Directions: Convert the material below into a JSON list of strings, one string per line, leaving out blank lines.

Records for processing:
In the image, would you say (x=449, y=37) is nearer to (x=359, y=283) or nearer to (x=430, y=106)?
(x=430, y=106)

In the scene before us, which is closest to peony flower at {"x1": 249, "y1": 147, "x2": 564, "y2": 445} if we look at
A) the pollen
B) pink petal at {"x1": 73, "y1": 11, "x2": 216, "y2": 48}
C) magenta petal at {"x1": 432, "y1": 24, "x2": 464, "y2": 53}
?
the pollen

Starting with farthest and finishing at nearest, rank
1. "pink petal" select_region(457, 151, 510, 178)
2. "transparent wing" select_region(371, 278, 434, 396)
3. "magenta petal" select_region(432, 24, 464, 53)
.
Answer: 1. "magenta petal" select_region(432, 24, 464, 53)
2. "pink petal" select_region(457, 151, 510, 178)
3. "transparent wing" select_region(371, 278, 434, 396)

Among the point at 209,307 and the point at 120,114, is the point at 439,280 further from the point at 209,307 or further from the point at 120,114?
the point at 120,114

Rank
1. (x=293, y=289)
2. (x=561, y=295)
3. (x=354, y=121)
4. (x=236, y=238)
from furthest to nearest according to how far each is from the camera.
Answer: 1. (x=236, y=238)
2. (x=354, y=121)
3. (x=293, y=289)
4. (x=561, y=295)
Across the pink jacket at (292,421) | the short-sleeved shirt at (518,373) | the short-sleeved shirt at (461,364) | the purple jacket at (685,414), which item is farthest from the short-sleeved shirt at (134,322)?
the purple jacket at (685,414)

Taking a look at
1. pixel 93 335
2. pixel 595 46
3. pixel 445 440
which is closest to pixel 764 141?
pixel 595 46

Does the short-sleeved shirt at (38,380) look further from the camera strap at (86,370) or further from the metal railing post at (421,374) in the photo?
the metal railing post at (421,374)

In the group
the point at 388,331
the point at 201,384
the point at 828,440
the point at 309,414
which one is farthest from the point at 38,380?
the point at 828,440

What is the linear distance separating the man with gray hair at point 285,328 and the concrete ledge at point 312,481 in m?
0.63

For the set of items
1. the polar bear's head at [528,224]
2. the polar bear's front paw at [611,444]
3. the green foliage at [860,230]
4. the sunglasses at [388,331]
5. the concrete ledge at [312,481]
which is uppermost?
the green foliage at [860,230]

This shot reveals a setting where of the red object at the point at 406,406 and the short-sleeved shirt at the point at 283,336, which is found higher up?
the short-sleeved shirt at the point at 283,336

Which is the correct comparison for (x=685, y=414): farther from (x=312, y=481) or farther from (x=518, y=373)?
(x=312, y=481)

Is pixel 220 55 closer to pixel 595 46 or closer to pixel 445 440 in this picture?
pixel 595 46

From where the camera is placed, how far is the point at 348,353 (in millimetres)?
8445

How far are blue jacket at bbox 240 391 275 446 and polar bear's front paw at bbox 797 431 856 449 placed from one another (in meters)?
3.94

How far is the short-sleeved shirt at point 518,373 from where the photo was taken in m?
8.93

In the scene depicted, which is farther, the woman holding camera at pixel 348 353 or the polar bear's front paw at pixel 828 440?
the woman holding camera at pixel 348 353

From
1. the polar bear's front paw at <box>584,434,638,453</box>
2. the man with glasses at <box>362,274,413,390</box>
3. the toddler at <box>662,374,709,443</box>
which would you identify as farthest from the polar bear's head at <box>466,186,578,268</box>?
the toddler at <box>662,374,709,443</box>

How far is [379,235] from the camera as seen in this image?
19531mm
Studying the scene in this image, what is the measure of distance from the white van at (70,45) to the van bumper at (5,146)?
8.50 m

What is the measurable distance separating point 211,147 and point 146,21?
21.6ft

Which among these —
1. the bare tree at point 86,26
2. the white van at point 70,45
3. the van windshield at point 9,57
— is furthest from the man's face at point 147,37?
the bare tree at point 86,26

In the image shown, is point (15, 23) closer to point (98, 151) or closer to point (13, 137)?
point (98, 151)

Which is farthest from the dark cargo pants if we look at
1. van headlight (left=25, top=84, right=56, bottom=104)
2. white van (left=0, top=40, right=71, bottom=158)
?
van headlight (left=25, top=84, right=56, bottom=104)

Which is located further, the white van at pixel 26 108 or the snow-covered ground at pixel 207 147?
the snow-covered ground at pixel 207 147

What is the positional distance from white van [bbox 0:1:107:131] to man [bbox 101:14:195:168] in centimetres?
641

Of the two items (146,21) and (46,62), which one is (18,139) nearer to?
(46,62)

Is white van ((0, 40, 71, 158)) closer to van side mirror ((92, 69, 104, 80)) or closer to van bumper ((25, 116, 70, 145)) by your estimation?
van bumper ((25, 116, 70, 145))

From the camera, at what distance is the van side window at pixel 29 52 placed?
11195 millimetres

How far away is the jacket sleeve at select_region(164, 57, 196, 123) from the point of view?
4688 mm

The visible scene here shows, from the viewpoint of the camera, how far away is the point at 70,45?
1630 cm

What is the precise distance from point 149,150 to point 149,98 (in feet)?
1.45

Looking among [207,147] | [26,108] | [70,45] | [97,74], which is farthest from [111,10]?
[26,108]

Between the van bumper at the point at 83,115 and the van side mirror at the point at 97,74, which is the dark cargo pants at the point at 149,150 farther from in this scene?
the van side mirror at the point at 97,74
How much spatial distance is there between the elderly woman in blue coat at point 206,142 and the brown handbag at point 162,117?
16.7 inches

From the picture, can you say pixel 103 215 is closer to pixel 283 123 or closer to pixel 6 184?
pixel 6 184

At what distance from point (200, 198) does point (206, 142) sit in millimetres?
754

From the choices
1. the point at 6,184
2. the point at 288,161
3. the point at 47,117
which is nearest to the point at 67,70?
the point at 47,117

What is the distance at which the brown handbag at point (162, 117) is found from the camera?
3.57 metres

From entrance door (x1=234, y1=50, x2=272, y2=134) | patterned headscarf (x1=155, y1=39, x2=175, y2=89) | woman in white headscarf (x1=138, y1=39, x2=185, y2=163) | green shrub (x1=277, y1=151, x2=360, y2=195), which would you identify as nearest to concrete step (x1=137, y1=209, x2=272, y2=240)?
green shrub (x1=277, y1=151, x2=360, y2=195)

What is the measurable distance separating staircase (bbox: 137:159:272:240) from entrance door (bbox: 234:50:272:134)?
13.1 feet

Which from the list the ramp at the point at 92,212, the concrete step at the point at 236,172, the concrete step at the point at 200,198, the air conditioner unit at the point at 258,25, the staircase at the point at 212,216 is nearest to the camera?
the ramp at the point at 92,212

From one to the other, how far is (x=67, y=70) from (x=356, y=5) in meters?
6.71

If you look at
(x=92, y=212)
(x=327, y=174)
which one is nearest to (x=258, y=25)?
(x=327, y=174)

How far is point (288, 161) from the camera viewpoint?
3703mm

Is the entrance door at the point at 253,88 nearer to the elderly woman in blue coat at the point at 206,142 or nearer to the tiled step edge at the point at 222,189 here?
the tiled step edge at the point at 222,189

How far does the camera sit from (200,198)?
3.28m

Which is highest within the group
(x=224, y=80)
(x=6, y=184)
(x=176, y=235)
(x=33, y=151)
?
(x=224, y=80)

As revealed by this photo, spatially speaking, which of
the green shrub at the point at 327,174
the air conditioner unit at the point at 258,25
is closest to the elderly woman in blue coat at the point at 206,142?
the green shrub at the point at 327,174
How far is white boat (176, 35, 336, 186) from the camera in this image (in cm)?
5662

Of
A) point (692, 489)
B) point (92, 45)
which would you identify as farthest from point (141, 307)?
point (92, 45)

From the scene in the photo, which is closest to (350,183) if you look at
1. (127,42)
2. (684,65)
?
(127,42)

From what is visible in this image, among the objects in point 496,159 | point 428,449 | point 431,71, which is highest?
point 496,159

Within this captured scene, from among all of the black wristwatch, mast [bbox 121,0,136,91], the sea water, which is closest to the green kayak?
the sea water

Reply to the task:
[
  "In the image, would you say (x=449, y=37) is nearer to (x=359, y=283) or nearer to (x=430, y=106)?",
  "(x=430, y=106)",
  "In the scene before us, which is closest to peony flower at {\"x1\": 249, \"y1\": 147, \"x2\": 564, \"y2\": 445} if we look at",
  "A) the pollen",
  "B) pink petal at {\"x1\": 73, \"y1\": 11, \"x2\": 216, \"y2\": 48}",
  "C) magenta petal at {\"x1\": 432, \"y1\": 24, \"x2\": 464, \"y2\": 53}",
  "?",
  "the pollen",
  "Starting with farthest and finishing at nearest, rank",
  "1. \"pink petal\" select_region(457, 151, 510, 178)",
  "2. \"transparent wing\" select_region(371, 278, 434, 396)",
  "3. \"magenta petal\" select_region(432, 24, 464, 53)",
  ".",
  "Answer: 1. \"magenta petal\" select_region(432, 24, 464, 53)",
  "2. \"pink petal\" select_region(457, 151, 510, 178)",
  "3. \"transparent wing\" select_region(371, 278, 434, 396)",
  "Among the point at 209,307 and the point at 120,114, is the point at 439,280 further from the point at 209,307 or further from the point at 120,114?",
  "the point at 120,114",
  "Rank",
  "1. (x=293, y=289)",
  "2. (x=561, y=295)",
  "3. (x=354, y=121)",
  "4. (x=236, y=238)",
  "from furthest to nearest according to how far each is from the camera.",
  "Answer: 1. (x=236, y=238)",
  "2. (x=354, y=121)",
  "3. (x=293, y=289)",
  "4. (x=561, y=295)",
  "Across the pink jacket at (292,421) | the short-sleeved shirt at (518,373) | the short-sleeved shirt at (461,364) | the purple jacket at (685,414), which item is farthest from the short-sleeved shirt at (134,322)?",
  "the purple jacket at (685,414)",
  "Taking a look at",
  "1. pixel 93 335",
  "2. pixel 595 46",
  "3. pixel 445 440",
  "which is closest to pixel 764 141?",
  "pixel 595 46",
  "Does the short-sleeved shirt at (38,380) look further from the camera strap at (86,370) or further from the metal railing post at (421,374) in the photo?",
  "the metal railing post at (421,374)",
  "In the group",
  "the point at 388,331",
  "the point at 201,384",
  "the point at 828,440",
  "the point at 309,414",
  "which one is farthest from the point at 38,380?",
  "the point at 828,440",
  "What is the linear distance separating the man with gray hair at point 285,328 and the concrete ledge at point 312,481 in m?",
  "0.63",
  "For the set of items",
  "1. the polar bear's head at [528,224]",
  "2. the polar bear's front paw at [611,444]",
  "3. the green foliage at [860,230]",
  "4. the sunglasses at [388,331]",
  "5. the concrete ledge at [312,481]",
  "which is uppermost?",
  "the green foliage at [860,230]",
  "This shot reveals a setting where of the red object at the point at 406,406 and the short-sleeved shirt at the point at 283,336, which is found higher up?",
  "the short-sleeved shirt at the point at 283,336",
  "Which is the correct comparison for (x=685, y=414): farther from (x=312, y=481) or farther from (x=518, y=373)?",
  "(x=312, y=481)",
  "Is pixel 220 55 closer to pixel 595 46 or closer to pixel 445 440 in this picture?",
  "pixel 595 46",
  "From where the camera is placed, how far is the point at 348,353 (in millimetres)?",
  "8445",
  "How far are blue jacket at bbox 240 391 275 446 and polar bear's front paw at bbox 797 431 856 449 placed from one another (in meters)?",
  "3.94",
  "How far is the short-sleeved shirt at point 518,373 from where the photo was taken in m?",
  "8.93",
  "In the scene depicted, which is farther, the woman holding camera at pixel 348 353 or the polar bear's front paw at pixel 828 440?",
  "the woman holding camera at pixel 348 353",
  "From",
  "1. the polar bear's front paw at <box>584,434,638,453</box>",
  "2. the man with glasses at <box>362,274,413,390</box>",
  "3. the toddler at <box>662,374,709,443</box>",
  "which would you identify as farthest from the polar bear's head at <box>466,186,578,268</box>?",
  "the toddler at <box>662,374,709,443</box>",
  "How far is [379,235] from the camera as seen in this image?",
  "19531mm",
  "Studying the scene in this image, what is the measure of distance from the white van at (70,45) to the van bumper at (5,146)?",
  "8.50 m",
  "What is the measurable distance separating point 211,147 and point 146,21?",
  "21.6ft",
  "Which among these —",
  "1. the bare tree at point 86,26",
  "2. the white van at point 70,45",
  "3. the van windshield at point 9,57",
  "— is furthest from the man's face at point 147,37?",
  "the bare tree at point 86,26",
  "In the image shown, is point (15, 23) closer to point (98, 151) or closer to point (13, 137)?",
  "point (98, 151)",
  "Which is farthest from the dark cargo pants if we look at",
  "1. van headlight (left=25, top=84, right=56, bottom=104)",
  "2. white van (left=0, top=40, right=71, bottom=158)",
  "?",
  "van headlight (left=25, top=84, right=56, bottom=104)",
  "Which is located further, the white van at pixel 26 108 or the snow-covered ground at pixel 207 147?",
  "the snow-covered ground at pixel 207 147",
  "What is the positional distance from white van [bbox 0:1:107:131] to man [bbox 101:14:195:168] in centimetres?",
  "641",
  "Of the two items (146,21) and (46,62), which one is (18,139) nearer to?",
  "(46,62)",
  "Is white van ((0, 40, 71, 158)) closer to van side mirror ((92, 69, 104, 80)) or closer to van bumper ((25, 116, 70, 145)) by your estimation?",
  "van bumper ((25, 116, 70, 145))",
  "From the camera, at what distance is the van side window at pixel 29 52 placed?",
  "11195 millimetres",
  "How far away is the jacket sleeve at select_region(164, 57, 196, 123) from the point of view?",
  "4688 mm",
  "The visible scene here shows, from the viewpoint of the camera, how far away is the point at 70,45?",
  "1630 cm",
  "What is the precise distance from point 149,150 to point 149,98 (in feet)?",
  "1.45",
  "Looking among [207,147] | [26,108] | [70,45] | [97,74], which is farthest from [111,10]?",
  "[26,108]",
  "Between the van bumper at the point at 83,115 and the van side mirror at the point at 97,74, which is the dark cargo pants at the point at 149,150 farther from in this scene?",
  "the van side mirror at the point at 97,74",
  "How much spatial distance is there between the elderly woman in blue coat at point 206,142 and the brown handbag at point 162,117?",
  "16.7 inches",
  "From the picture, can you say pixel 103 215 is closer to pixel 283 123 or closer to pixel 6 184?",
  "pixel 6 184",
  "At what distance from point (200, 198) does point (206, 142) sit in millimetres?",
  "754",
  "From the choices",
  "1. the point at 6,184",
  "2. the point at 288,161",
  "3. the point at 47,117",
  "which is nearest to the point at 67,70?",
  "the point at 47,117",
  "What is the distance at which the brown handbag at point (162, 117) is found from the camera?",
  "3.57 metres",
  "From entrance door (x1=234, y1=50, x2=272, y2=134) | patterned headscarf (x1=155, y1=39, x2=175, y2=89) | woman in white headscarf (x1=138, y1=39, x2=185, y2=163) | green shrub (x1=277, y1=151, x2=360, y2=195), which would you identify as nearest to concrete step (x1=137, y1=209, x2=272, y2=240)?",
  "green shrub (x1=277, y1=151, x2=360, y2=195)",
  "What is the measurable distance separating staircase (bbox: 137:159:272:240) from entrance door (bbox: 234:50:272:134)?",
  "13.1 feet",
  "Which from the list the ramp at the point at 92,212, the concrete step at the point at 236,172, the concrete step at the point at 200,198, the air conditioner unit at the point at 258,25, the staircase at the point at 212,216 is nearest to the camera?",
  "the ramp at the point at 92,212",
  "From one to the other, how far is (x=67, y=70) from (x=356, y=5) in meters?",
  "6.71",
  "If you look at",
  "(x=92, y=212)",
  "(x=327, y=174)",
  "which one is nearest to (x=258, y=25)?",
  "(x=327, y=174)",
  "How far is point (288, 161) from the camera viewpoint?",
  "3703mm",
  "Is the entrance door at the point at 253,88 nearer to the elderly woman in blue coat at the point at 206,142 or nearer to the tiled step edge at the point at 222,189 here?",
  "the tiled step edge at the point at 222,189",
  "How far does the camera sit from (200,198)?",
  "3.28m",
  "Which is highest within the group",
  "(x=224, y=80)",
  "(x=6, y=184)",
  "(x=176, y=235)",
  "(x=33, y=151)",
  "?",
  "(x=224, y=80)",
  "As revealed by this photo, spatially speaking, which of",
  "the green shrub at the point at 327,174",
  "the air conditioner unit at the point at 258,25",
  "is closest to the elderly woman in blue coat at the point at 206,142?",
  "the green shrub at the point at 327,174",
  "How far is white boat (176, 35, 336, 186) from the camera in this image (in cm)?",
  "5662",
  "Of",
  "A) point (692, 489)",
  "B) point (92, 45)",
  "which would you identify as farthest from point (141, 307)?",
  "point (92, 45)",
  "From the scene in the photo, which is closest to (350,183) if you look at",
  "1. (127,42)",
  "2. (684,65)",
  "?",
  "(127,42)",
  "From what is visible in this image, among the objects in point 496,159 | point 428,449 | point 431,71, which is highest?",
  "point 496,159",
  "Within this captured scene, from among all of the black wristwatch, mast [bbox 121,0,136,91], the sea water, which is closest to the green kayak?",
  "the sea water"
]